● **Work to complete**:
(1) From the tribute to Breifne, copy the text word for word. Begin at the words "Patrick Comerford" and stop after "ministry and mission.".
(2) In the tribute to Breifne, what did he present to the writer on starting work for CMS Ireland in 2002?
(3) Continue the tribute to Breifne from its last sentence.

● **Passage provided**:
"""
Patrick Comerford

I have known Breifne for almost thirty years. We were both involved in many of the same campaigns for peace, human rights, social justice and prison reform, including the Irish Campaign for Nuclear Disarmament, Amnesty International, the Anti-Apartheid Movement and campaigns for the victims of miscarriages of justice. I got to know him even better while I was a student at Kimmage Manor in 1984-1987, and when I began working for the Church Mission Society Ireland (CMS Ireland) in 2002, he made a special presentation of a copy of Andrew Rublev’s great icon, “The Visitation of Abraham,” to mark my next stage in ministry and mission.
Breifne’s social activism was a model for mission for the contemporary urban church. As a scholar and outspoken advocate of human rights at home in Ireland abroad, Breifne was always quick to champion the cause of the oppressed with courage and conviction – as another priest said at his funeral this morning, “he was as good as you get for a Spiritan.”
"""
● **Data extract**:
"""
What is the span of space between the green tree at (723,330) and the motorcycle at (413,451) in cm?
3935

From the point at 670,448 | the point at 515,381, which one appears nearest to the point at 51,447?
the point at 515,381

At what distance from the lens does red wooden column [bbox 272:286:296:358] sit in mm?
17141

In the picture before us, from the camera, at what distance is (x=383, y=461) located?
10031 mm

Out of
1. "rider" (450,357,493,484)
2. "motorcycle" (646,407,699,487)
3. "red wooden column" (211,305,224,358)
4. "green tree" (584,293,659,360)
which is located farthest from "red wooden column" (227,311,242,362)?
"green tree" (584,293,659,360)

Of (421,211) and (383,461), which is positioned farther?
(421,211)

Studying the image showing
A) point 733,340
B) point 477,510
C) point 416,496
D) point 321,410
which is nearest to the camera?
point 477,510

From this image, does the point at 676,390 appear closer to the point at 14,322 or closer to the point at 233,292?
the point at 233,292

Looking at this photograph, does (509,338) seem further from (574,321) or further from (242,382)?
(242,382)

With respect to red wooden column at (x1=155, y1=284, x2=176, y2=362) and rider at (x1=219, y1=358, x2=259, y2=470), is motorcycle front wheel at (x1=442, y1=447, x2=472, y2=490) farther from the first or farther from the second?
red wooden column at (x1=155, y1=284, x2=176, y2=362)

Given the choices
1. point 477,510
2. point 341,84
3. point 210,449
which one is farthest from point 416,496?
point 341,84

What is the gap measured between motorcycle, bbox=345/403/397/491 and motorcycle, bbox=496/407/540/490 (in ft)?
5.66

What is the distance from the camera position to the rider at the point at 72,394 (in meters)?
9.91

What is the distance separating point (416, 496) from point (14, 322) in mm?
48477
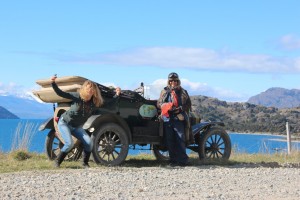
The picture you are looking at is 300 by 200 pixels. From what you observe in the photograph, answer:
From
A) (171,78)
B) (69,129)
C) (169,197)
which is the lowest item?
(169,197)

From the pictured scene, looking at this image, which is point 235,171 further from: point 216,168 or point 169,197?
point 169,197

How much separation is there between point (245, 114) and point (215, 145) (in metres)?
125

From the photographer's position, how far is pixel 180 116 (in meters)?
12.8

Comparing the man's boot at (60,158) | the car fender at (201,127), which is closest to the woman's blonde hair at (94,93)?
the man's boot at (60,158)

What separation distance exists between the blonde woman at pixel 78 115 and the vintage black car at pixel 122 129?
22cm

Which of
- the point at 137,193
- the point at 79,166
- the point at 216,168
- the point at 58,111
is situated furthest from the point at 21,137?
the point at 137,193

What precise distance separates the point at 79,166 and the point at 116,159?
35.2 inches

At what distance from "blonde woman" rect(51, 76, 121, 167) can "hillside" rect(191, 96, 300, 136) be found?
321ft

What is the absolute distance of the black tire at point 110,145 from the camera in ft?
39.2

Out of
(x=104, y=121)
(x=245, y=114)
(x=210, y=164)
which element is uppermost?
(x=245, y=114)

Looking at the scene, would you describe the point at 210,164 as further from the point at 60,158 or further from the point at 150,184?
the point at 150,184

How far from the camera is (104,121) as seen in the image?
12133 millimetres

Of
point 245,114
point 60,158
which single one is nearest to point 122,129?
point 60,158

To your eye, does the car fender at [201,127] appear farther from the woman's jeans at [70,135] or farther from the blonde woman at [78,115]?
the woman's jeans at [70,135]
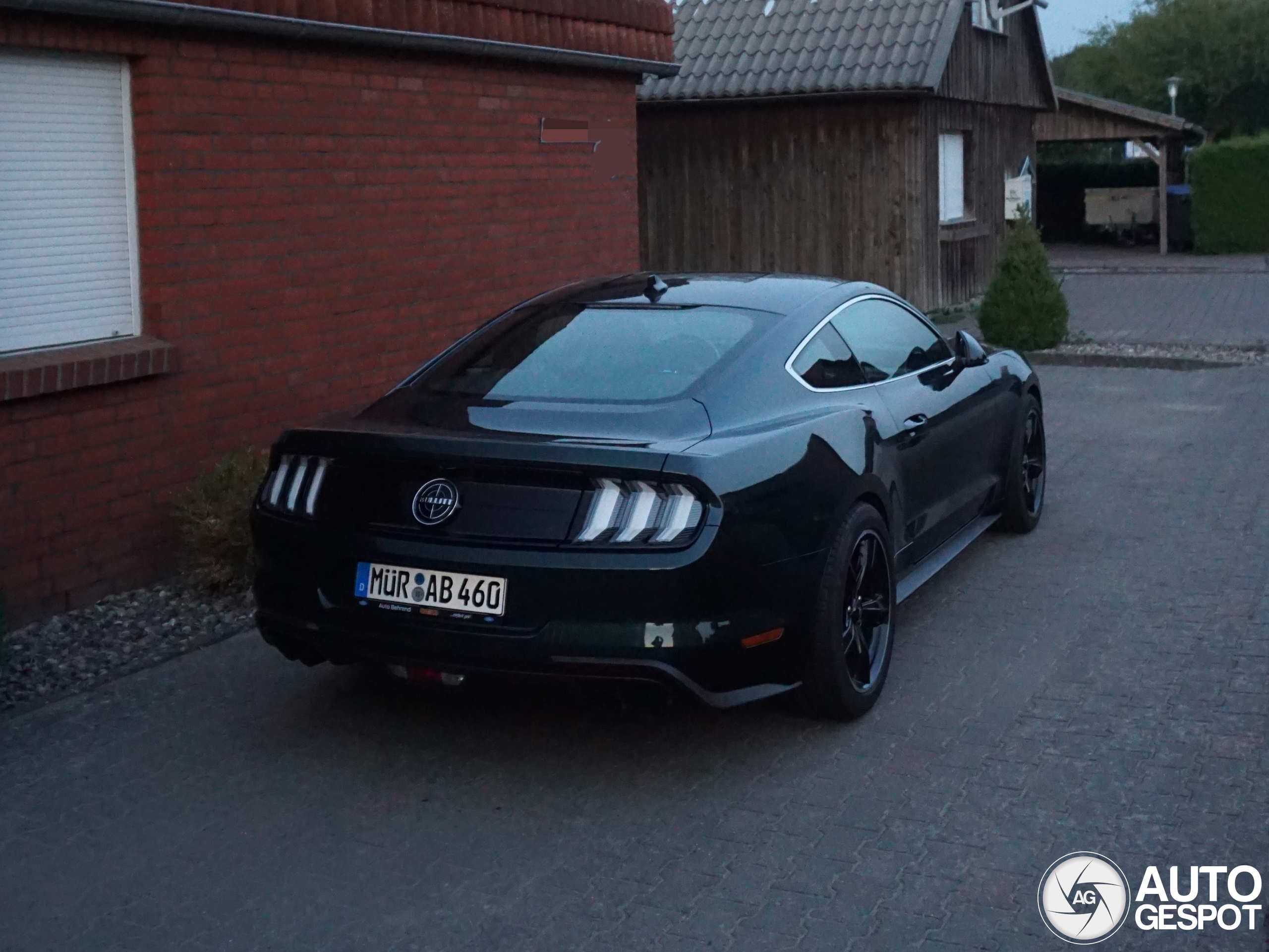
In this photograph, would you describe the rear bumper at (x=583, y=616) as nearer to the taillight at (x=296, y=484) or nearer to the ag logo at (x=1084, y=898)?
the taillight at (x=296, y=484)

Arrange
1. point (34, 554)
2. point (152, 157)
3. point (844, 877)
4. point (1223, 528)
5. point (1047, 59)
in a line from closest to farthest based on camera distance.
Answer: point (844, 877) < point (34, 554) < point (152, 157) < point (1223, 528) < point (1047, 59)

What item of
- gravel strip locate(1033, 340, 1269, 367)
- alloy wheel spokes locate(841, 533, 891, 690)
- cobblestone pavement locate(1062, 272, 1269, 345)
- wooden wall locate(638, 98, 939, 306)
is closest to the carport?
cobblestone pavement locate(1062, 272, 1269, 345)

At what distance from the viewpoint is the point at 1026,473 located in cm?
788

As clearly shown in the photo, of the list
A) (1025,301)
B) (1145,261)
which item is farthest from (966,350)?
(1145,261)

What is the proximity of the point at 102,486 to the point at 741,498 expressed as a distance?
3555mm

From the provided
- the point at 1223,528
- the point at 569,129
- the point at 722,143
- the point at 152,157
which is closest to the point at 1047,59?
the point at 722,143

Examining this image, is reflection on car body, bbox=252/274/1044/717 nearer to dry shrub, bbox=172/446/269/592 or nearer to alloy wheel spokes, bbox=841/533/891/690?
alloy wheel spokes, bbox=841/533/891/690

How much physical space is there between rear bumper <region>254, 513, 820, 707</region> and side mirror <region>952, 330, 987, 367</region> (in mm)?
2294

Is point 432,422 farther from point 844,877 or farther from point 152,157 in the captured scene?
point 152,157

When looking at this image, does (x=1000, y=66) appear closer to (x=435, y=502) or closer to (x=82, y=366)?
(x=82, y=366)

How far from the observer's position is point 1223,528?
7.91 meters

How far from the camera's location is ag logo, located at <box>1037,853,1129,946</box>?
3.82 metres

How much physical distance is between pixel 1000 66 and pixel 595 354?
59.8 feet

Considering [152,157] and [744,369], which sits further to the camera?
[152,157]
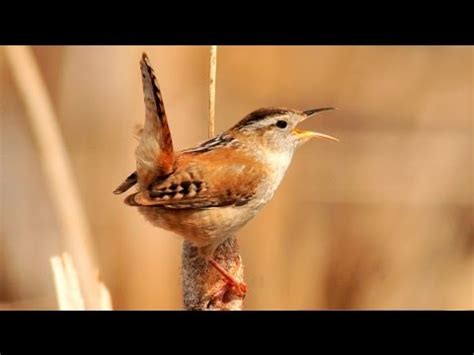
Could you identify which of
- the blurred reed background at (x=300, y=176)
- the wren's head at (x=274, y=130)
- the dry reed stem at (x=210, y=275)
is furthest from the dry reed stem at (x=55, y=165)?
the wren's head at (x=274, y=130)

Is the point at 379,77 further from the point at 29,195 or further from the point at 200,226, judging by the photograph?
the point at 29,195

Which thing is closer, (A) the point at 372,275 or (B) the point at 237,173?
(B) the point at 237,173

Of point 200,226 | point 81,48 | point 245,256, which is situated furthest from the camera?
point 245,256

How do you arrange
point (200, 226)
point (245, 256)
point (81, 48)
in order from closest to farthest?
point (200, 226) < point (81, 48) < point (245, 256)

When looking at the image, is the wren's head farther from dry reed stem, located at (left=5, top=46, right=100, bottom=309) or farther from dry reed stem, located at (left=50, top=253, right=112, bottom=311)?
dry reed stem, located at (left=50, top=253, right=112, bottom=311)

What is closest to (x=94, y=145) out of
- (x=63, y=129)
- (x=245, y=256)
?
(x=63, y=129)

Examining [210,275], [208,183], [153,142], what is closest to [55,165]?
[153,142]

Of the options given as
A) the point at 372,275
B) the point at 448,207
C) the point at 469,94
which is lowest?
the point at 372,275

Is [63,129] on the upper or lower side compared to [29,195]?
upper
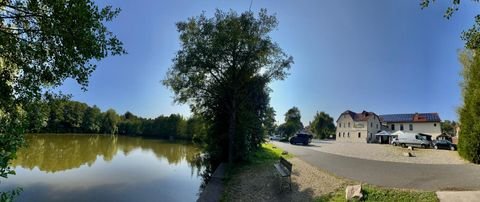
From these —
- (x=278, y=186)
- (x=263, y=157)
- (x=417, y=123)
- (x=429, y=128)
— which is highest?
(x=417, y=123)

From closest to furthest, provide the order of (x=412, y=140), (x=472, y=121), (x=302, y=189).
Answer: (x=302, y=189), (x=472, y=121), (x=412, y=140)

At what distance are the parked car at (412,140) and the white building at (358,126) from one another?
19.6 m

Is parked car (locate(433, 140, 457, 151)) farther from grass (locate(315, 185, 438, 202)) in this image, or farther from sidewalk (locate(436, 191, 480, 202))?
grass (locate(315, 185, 438, 202))

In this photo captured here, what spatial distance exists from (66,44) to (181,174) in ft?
53.1

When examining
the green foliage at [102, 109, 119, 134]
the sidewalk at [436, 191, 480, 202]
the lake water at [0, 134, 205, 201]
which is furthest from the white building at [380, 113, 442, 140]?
the green foliage at [102, 109, 119, 134]

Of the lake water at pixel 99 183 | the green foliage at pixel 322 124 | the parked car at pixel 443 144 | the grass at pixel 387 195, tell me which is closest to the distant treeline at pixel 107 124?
the green foliage at pixel 322 124

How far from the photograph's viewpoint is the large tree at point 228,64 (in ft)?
64.1

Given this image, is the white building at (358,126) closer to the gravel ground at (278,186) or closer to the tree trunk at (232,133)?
the tree trunk at (232,133)

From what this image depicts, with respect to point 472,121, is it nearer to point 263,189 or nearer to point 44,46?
point 263,189

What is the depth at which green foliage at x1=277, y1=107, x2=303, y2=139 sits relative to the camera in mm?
73438

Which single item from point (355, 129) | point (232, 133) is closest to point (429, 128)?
point (355, 129)

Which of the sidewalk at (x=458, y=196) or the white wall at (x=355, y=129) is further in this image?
the white wall at (x=355, y=129)

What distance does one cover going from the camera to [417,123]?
"""
● **Numbered answers**:
(1)
Patrick Comerford

I have known Breifne for almost thirty years. We were both involved in many of the same campaigns for peace, human rights, social justice and prison reform, including the Irish Campaign for Nuclear Disarmament, Amnesty International, the Anti-Apartheid Movement and campaigns for the victims of miscarriages of justice. I got to know him even better while I was a student at Kimmage Manor in 1984-1987, and when I began working for the Church Mission Society Ireland (CMS Ireland) in 2002, he made a special presentation of a copy of Andrew Rublev’s great icon, “The Visitation of Abraham,” to mark my next stage in ministry and mission.

(2) A copy of Andrew Rublev's icon "The Visitation of Abraham."

(3)
The Revd Dr Breifne Walker, who died earlier this week just five days short of his 62nd birthday, was born in Bray on 16 May 1947. He was educated by the Spiritans – then known as the Holy Ghost Fathers – in Blackrock College, then entered their novitiate in Kilshane in 1964 and was professed in 1965.
Breifne went on to study philosophy at Kimmage Manor and graduated from UCD in 1969 with an honours BA in 1969. He received an MA in history three years later in 1972.
For a year, he worked at Rockwell College, Co Tipperary, as a prefect (house master), and he returned to Kimmage Manor in 1973 to study theology, receiving his BD from the Pontifical University, Maynooth, in 1976. He was ordained that summer, on 13 June 1976, by the great missionary Bishop Thomas Whelan.
Breifne was sent to Ghana in 1977 and worked there in pastoral ministry until 1979. When he returned to Ireland, he joined the prison chaplaincy team in Mountjoy Prison. While he worked there he developed a keen awareness of prisoners’ needs and an acute interest in prisoners’ rights.
He was back in Kimmage Manor in 1982, and while I was a student there i the 1980s, we shared New Testament classes while he was pursuing graduate studies in Trinity College Dublin. He received his PhD in moral theology in TCD in 1989.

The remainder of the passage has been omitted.